Despite these limitations, our findings provide a unique insight into the tradeoffs that individuals make when prioritising health programs. The marginal effects reported above and the implied marginal rates of substitution between incremental cost, incremental effectiveness and various non-health arguments confirm that community values are inconsistent with simple health maximisation. That said, it is true that respondents were more likely to select less costly, more effective interventions – confirming that it is an adjustment to, rather than an outright rejection of, simple health maximisation that is required. Nord  coined the term cost-value analysis to describe one possible means of making such an adjustment wherein QALYs are replaced with value-weighted QALYs. Priority setting then becomes an exercise in 'value' maximisation rather than simple QALY maximisation.
To date, attempts to modify funding thresholds or value-weight outcomes  have typically adjusted for only a narrow subset of potentially relevant non-health characteristics such as distribution , age  or severity  with age-, severity- or equity-weights typically derived in isolation of other potentially relevant non-health characteristics. The few studies that have quantified tradeoffs across a set of attributes that includes multiple non-health characteristics relate to resource-poor settings and reflect the preferences of policy- and decision-makers rather than directly accessing community preferences. For example, Baltussen et al [47, 48] conducted a discrete choice experiment in 30 persons involved in policy- and decision-making in Ghana's health sector to obtain stated-preferences over programs defined by 'cost-effectiveness', 'poverty reduction', 'severity of disease', 'age of target group', 'budget impact' and 'individual health effect'. Respondents in the Baltussen et al [47, 48] study were more likely to select cost-effective programs for severe diseases that reduce poverty and target younger age-groups. Similarly, Baltussen et al  conducted a discrete choice experiment in 66 policy-makers and health professionals involved in mid-level health care management and public health provision in Nepal's health sector to obtain stated-preferences over programs defined by 'cost-effectiveness', 'poverty reduction', 'severity of disease', 'age of target group', 'number of potential beneficiaries' and 'individual health effect'. Respondents in the Baltussen et al  study were more likely to select cost-effective programs for severe diseases that offer large individual health benefits to many beneficiaries, reduce poverty and target the middle-aged.

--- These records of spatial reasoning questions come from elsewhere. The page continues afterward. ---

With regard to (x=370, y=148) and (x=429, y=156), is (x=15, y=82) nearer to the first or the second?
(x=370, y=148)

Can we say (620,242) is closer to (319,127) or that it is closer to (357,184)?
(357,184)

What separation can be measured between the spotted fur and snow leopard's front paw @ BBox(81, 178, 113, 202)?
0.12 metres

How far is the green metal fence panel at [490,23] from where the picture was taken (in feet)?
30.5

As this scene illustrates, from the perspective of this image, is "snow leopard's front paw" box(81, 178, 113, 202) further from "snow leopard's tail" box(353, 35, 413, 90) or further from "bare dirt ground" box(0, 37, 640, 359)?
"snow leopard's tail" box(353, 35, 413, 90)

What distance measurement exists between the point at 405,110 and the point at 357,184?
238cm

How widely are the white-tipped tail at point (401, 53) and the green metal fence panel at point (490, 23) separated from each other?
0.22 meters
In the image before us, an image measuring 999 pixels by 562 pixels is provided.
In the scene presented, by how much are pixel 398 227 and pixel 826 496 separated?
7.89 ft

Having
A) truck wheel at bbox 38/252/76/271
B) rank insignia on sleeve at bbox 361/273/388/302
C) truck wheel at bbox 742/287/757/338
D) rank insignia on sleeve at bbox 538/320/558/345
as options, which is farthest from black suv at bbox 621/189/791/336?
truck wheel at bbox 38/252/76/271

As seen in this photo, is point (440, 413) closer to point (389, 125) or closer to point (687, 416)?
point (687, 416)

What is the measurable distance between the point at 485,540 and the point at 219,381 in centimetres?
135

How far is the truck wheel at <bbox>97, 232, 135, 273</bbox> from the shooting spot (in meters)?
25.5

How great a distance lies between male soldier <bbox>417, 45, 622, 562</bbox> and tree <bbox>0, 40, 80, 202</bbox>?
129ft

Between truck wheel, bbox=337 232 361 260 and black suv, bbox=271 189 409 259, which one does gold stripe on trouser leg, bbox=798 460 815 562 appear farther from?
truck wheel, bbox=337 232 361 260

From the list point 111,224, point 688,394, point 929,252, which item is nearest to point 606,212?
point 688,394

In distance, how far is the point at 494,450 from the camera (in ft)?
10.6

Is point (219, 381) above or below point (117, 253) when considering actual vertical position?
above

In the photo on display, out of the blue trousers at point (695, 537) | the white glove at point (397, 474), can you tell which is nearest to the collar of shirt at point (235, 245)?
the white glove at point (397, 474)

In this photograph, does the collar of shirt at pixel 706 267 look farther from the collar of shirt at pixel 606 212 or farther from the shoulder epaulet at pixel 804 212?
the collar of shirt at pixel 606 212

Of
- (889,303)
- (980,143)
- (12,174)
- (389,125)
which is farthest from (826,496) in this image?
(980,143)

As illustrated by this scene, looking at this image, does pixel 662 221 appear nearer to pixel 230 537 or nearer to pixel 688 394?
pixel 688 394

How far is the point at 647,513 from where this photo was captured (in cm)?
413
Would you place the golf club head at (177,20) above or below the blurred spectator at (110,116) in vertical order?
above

These recent attempts to derive a more comprehensive set of tradeoffs over health and non-health attributes constitute an advance on age-, severity- or equity-weights derived in isolation. Specifically, the approach taken in the present study and in recent work by Baltussen et al [47, 48] offers some promise in obtaining a set of weights that would avoid the double-counting that might arise when weights are developed in a piecemeal fashion and then applied one upon the other . While it is difficult to draw comparisons across settings given the socio-cultural determinants of community preferences and the extent of between context variation in GDP per capita, comparison between our findings and those reported by Baltussen et al [47, 48] suggests that non-health attributes may have a role to play in priority setting irrespective of context. The task now is to build on the lessons learnt, employing larger fractional or full factorial designs to explicitly account for all potentially relevant main effects and interactions between health and non-health attributes. It is, however, worth emphasising that, while there is no consensus in the literature regarding the tradeoff between complexity and completeness in the conduct of discrete choice experiments , our piloting and feedback from the survey sample suggests that many respondents would have difficulty with the complex and abstract scenarios that would be required to derive a comprehensive set of weights that accounts for all relevant main effects and interactions.
Setting aside questions with regards feasibility and acceptability, there is the prior matter of whether the costly and complex exercise of deriving a universal set of value-weights is the most efficient use of research dollars. One possible alternative is to eschew attempts to derive a value-weighted QALY that could be universally applied and, to instead, directly value the benefits derived from each evaluated intervention in dollar-terms. Note that constraints with regards cognitive demands are less likely to bind where stated-preferences are sought over a limited set of relatively homogeneous real-world alternatives than when comparisons are drawn across the entire choice set. Likewise, descriptions of programs and program attributes can be made much less abstract when comparing specific alternatives in dollar-terms. While the use of cost-benefit analysis for the evaluation of health care interventions requires careful negotiation of relatively well-known pitfalls [50–52], the difficulties of directly valuing health benefits in dollar-terms should be compared – not against the simplified partial approach to valuing outcomes that is embedded in cost-utility analysis – but against the difficulties of obtaining a comprehensive set of weights for use in cost-value analysis.
95% confidence interval
Australian Bureau of Statistics
disability-adjusted life year
intra-cluster correlation coefficient
quality-adjusted life year
socio-economic indices for areas
Dolan P, Shaw R, Tsuchiya A, Williams A: QALY maximisation and people's preferences: A methodological review of the literature. Health Econ 2005, 14: 197–208. 10.1002/hec.924
Institute of Medicine: New vaccine development. Establishing priorities. Disease of importance in developing countries. Volume II. Washington DC: National Academy Press; 1986.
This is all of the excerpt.